Direction 1 — Quote the catering testimony below word for word, in full.

Text passage —
Mrs Harrison: Yes, it does, and that is why in analysing the sales increase we have only looked at that sales increase in the past four months. If we look at our year-to-date performance against budget-our budget is set historically on previous years’ performance-in the first two months, April and May, understandably we had very low levels of trade, which meant that we had high levels of cost in relation to those trades, because a lot of our staff cost is fixed cost.

As happens with most new Parliaments, the early months-May and June and to some extent July-were a little bit of a slow start, particularly in the areas of banqueting. Banqueting is a profit contributor to the net catering subsidy before we allocate all the central costs, so if we have less banqueting and more of the more highly subsidised staff restaurants it changes the mix of business. Year to date, we are at the moment running slightly below last year’s, but we have reforecast our year end in the light of the price increases and we should, if we continue the trading of the past few months, end this year ahead of last year, but certainly ahead of targets that we have been set.

Q275 Mr Watts: I wasn’t entirely sure; your financial year runs from when to when?

Mrs Harrison: It’s from April through until the end of March.

Q276 Mr Watts: You would expect your income and your numbers to increase this year doing nothing because you’ve no election this time round.

Mrs Harrison: For next year?

Q277 Mr Watts: Yes. Your predictions are based on what they’re based on. I’m trying to see whether you are doing a quarter by quarter comparison to a certain time of year.

Mrs Harrison: Yes, we do.

Mr Watts: It’s not just the election. There are peak times, I should imagine, in the catering world in this place: at certain times it does well, and at other times it doesn’t do well.

Direction 2 — Edit the listing from the line that contains "What is the space" through the end of the listing, replacing "closest" with "nearest" and keeping everything else unchanged. Return only those lines.

Stored entries
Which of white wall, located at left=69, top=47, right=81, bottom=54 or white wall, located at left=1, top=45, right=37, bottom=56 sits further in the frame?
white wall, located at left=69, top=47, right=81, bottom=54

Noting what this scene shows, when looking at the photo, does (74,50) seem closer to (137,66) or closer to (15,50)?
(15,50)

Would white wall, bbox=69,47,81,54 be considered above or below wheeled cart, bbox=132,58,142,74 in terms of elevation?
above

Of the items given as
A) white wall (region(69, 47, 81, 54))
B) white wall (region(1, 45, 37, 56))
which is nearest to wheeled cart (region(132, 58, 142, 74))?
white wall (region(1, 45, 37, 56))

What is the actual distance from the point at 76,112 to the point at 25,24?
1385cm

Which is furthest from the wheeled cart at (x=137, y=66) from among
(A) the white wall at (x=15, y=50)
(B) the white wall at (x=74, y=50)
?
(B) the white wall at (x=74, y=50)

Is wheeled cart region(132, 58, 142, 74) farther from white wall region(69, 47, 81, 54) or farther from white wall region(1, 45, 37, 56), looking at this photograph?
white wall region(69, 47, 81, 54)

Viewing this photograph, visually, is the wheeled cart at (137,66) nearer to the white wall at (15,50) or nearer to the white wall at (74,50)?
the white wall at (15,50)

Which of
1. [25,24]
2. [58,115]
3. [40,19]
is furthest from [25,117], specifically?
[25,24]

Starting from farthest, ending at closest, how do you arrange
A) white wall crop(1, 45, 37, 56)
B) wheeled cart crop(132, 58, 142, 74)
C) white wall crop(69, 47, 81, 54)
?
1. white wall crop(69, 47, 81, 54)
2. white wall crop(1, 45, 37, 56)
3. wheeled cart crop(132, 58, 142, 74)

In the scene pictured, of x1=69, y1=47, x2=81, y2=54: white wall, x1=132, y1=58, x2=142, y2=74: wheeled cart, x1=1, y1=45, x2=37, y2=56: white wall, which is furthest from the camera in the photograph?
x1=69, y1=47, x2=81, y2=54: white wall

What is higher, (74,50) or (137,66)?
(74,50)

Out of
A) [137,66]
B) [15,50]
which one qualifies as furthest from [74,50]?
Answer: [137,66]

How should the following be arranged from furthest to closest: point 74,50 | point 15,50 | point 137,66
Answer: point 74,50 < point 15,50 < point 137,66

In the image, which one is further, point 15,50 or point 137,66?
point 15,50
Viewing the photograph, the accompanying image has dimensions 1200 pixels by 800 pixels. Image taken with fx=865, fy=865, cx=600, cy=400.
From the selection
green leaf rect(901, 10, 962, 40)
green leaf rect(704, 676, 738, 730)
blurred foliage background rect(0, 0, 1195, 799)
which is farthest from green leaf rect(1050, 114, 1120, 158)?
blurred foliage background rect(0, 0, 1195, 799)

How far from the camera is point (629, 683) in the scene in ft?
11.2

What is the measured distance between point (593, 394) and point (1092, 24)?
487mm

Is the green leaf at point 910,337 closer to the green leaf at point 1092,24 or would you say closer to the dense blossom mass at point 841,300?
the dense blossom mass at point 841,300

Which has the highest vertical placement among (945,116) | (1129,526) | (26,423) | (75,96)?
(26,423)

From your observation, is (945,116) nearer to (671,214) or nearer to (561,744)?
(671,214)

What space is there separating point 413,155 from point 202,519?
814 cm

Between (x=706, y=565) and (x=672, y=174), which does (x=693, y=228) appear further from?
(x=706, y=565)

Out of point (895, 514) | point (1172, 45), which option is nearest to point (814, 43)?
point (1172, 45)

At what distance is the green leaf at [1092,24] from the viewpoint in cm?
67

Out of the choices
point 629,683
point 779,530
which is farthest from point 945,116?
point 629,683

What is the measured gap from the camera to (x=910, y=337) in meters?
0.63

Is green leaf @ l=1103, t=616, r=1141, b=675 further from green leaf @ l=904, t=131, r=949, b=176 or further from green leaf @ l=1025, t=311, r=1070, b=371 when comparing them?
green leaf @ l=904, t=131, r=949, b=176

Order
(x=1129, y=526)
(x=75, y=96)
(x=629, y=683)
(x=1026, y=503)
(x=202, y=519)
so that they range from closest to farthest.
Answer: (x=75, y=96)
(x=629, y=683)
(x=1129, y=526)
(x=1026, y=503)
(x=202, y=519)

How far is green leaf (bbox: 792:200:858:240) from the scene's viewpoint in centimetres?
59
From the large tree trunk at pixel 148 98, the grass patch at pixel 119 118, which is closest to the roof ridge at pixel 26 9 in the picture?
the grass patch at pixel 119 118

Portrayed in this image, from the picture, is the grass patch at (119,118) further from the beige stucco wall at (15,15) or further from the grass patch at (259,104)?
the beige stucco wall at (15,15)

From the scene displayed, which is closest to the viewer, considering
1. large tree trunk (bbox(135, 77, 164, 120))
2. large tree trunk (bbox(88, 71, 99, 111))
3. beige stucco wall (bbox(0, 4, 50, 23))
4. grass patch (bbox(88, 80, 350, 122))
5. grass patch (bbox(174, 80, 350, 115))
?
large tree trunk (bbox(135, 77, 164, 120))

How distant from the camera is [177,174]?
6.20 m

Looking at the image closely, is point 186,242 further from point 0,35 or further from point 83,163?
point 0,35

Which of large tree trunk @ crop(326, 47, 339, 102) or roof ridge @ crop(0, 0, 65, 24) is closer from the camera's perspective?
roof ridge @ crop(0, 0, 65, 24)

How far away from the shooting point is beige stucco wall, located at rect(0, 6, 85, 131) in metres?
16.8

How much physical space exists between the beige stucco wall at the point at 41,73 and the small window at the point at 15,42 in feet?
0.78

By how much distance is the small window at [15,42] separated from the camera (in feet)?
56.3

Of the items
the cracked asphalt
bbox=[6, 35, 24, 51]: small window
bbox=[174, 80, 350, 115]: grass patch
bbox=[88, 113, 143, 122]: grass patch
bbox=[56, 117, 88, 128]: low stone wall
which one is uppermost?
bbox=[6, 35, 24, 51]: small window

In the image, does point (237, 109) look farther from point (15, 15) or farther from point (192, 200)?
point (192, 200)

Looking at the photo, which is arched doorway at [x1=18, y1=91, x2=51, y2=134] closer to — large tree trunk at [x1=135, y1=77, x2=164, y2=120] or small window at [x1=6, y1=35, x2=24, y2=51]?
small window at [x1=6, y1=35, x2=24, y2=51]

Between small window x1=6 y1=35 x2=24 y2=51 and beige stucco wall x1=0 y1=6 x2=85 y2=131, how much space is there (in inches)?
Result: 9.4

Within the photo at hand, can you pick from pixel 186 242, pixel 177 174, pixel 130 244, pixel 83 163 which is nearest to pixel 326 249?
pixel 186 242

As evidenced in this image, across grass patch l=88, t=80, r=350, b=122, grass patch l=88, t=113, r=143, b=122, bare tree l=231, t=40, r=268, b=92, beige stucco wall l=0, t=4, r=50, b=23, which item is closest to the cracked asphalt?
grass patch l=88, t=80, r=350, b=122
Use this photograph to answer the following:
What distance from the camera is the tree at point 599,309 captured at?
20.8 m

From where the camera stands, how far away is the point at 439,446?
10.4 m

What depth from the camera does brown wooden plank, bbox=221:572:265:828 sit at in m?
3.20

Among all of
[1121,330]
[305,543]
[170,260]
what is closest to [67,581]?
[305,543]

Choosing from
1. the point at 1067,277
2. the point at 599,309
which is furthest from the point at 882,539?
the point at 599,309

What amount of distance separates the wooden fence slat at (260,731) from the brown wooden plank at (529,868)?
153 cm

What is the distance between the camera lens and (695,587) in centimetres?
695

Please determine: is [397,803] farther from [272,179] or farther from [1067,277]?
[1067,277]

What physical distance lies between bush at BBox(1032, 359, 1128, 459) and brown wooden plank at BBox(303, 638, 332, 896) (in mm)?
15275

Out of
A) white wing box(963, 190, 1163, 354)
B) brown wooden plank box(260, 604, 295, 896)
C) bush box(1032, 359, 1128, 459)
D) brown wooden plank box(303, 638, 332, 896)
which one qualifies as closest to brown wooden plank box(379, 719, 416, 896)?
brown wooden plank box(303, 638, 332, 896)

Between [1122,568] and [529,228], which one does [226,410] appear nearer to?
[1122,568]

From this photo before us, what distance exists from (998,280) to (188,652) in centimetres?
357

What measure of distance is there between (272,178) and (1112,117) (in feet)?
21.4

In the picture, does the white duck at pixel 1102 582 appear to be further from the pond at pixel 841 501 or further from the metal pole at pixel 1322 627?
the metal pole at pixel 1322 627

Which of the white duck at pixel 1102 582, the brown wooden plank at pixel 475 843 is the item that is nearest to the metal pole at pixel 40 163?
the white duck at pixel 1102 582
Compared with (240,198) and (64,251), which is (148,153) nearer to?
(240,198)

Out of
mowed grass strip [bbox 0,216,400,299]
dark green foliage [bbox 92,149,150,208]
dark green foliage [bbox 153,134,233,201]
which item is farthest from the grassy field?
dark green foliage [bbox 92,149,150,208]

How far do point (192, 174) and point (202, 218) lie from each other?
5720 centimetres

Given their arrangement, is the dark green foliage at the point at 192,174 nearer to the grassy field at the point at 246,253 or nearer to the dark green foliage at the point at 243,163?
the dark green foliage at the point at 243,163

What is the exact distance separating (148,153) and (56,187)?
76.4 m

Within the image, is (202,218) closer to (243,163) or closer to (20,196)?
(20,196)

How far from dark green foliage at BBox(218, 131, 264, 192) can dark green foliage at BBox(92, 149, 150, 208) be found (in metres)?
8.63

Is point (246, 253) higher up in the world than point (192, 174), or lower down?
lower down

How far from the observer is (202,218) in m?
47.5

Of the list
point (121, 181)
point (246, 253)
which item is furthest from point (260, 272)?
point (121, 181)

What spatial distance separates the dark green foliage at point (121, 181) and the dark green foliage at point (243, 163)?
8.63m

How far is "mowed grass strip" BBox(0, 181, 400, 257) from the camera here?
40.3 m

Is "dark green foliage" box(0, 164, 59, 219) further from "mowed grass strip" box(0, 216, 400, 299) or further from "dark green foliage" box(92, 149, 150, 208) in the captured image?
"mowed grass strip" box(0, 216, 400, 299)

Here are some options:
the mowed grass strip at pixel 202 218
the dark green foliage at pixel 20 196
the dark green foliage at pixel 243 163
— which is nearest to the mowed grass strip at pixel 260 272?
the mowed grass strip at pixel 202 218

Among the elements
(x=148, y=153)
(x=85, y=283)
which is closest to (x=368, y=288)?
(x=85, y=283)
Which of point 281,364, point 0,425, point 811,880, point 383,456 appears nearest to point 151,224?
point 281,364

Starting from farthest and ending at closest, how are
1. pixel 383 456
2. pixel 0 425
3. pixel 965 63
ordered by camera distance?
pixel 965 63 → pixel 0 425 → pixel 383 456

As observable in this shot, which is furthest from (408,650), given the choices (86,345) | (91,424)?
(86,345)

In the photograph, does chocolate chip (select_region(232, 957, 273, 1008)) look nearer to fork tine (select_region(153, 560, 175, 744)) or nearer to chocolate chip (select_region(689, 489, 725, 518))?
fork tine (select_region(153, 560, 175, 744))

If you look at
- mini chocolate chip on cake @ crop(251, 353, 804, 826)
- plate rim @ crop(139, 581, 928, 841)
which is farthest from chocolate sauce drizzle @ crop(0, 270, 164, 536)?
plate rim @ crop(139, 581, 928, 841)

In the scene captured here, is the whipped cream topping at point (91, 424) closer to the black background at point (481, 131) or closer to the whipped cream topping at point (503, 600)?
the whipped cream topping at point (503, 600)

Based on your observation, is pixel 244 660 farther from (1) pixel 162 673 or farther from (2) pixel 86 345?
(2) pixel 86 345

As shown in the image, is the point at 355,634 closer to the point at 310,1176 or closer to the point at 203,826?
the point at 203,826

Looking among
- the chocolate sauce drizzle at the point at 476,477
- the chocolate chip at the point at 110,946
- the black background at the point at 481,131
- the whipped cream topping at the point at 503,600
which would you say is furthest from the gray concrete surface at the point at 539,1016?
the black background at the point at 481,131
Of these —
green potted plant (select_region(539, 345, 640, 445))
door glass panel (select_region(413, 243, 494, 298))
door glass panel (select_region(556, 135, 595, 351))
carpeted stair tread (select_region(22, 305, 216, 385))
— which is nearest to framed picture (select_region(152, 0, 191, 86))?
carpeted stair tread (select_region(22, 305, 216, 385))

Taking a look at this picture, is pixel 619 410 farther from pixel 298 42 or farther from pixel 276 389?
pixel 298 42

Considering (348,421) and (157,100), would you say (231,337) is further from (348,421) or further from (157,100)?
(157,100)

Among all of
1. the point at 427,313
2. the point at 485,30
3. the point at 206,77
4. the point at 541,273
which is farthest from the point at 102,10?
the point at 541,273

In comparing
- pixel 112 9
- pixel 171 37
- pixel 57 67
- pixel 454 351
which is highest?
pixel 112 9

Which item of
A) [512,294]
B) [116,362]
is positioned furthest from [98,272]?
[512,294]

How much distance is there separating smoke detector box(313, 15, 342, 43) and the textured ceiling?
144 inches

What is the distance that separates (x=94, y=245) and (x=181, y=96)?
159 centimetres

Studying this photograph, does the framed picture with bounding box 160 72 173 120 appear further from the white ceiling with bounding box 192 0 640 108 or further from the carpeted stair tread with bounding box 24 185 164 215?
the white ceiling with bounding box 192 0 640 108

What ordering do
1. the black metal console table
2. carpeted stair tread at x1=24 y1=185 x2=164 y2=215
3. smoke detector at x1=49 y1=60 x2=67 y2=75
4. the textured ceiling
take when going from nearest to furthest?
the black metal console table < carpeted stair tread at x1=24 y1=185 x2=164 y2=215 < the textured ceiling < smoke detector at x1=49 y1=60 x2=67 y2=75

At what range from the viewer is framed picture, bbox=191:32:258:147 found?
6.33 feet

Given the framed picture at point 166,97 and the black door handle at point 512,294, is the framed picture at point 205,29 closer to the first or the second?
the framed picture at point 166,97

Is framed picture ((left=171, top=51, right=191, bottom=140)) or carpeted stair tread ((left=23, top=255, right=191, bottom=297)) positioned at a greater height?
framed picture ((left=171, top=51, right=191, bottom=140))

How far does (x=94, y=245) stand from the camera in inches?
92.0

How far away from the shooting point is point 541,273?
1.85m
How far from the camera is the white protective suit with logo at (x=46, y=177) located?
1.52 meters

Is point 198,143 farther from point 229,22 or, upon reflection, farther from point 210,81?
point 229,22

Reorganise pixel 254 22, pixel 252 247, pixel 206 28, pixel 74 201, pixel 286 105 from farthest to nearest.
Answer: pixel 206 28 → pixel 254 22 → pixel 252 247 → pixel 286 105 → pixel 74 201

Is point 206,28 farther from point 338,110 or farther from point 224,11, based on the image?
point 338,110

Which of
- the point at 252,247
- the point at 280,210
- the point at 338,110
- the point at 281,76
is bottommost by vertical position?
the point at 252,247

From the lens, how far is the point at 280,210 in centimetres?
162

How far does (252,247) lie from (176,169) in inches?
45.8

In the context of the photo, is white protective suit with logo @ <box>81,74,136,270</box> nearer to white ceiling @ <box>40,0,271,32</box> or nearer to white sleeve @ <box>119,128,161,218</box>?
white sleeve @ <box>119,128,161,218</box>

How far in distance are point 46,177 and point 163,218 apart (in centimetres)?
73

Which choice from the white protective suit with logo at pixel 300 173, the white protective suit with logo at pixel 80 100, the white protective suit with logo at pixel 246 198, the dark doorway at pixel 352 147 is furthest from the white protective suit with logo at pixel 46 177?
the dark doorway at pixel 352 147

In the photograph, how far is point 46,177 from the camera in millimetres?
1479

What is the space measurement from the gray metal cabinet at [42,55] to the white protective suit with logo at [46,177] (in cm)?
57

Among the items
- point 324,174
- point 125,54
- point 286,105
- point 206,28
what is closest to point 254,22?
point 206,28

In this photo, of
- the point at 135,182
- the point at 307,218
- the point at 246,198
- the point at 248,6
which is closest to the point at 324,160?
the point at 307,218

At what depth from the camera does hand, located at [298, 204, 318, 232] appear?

Exercise response 1 —
Mrs Harrison: Yes, it does, and that is why in analysing the sales increase we have only looked at that sales increase in the past four months. If we look at our year-to-date performance against budget-our budget is set historically on previous years’ performance-in the first two months, April and May, understandably we had very low levels of trade, which meant that we had high levels of cost in relation to those trades, because a lot of our staff cost is fixed cost.

As happens with most new Parliaments, the early months-May and June and to some extent July-were a little bit of a slow start, particularly in the areas of banqueting. Banqueting is a profit contributor to the net catering subsidy before we allocate all the central costs, so if we have less banqueting and more of the more highly subsidised staff restaurants it changes the mix of business. Year to date, we are at the moment running slightly below last year’s, but we have reforecast our year end in the light of the price increases and we should, if we continue the trading of the past few months, end this year ahead of last year, but certainly ahead of targets that we have been set.

Q275 Mr Watts: I wasn’t entirely sure; your financial year runs from when to when?

Mrs Harrison: It’s from April through until the end of March.

Q276 Mr Watts: You would expect your income and your numbers to increase this year doing nothing because you’ve no election this time round.

Mrs Harrison: For next year?

Q277 Mr Watts: Yes. Your predictions are based on what they’re based on. I’m trying to see whether you are doing a quarter by quarter comparison to a certain time of year.

Mrs Harrison: Yes, we do.

Mr Watts: It’s not just the election. There are peak times, I should imagine, in the catering world in this place: at certain times it does well, and at other times it doesn’t do well.

Exercise response 2 —
What is the space measurement from the gray metal cabinet at [42,55] to the white protective suit with logo at [46,177] (in cm)?
57

Among the items
- point 324,174
- point 125,54
- point 286,105
- point 206,28
what is nearest to point 254,22?
point 206,28

In this photo, of
- the point at 135,182
- the point at 307,218
- the point at 246,198
- the point at 248,6
which is nearest to the point at 324,160?
the point at 307,218

At what depth from the camera does hand, located at [298, 204, 318, 232] appear?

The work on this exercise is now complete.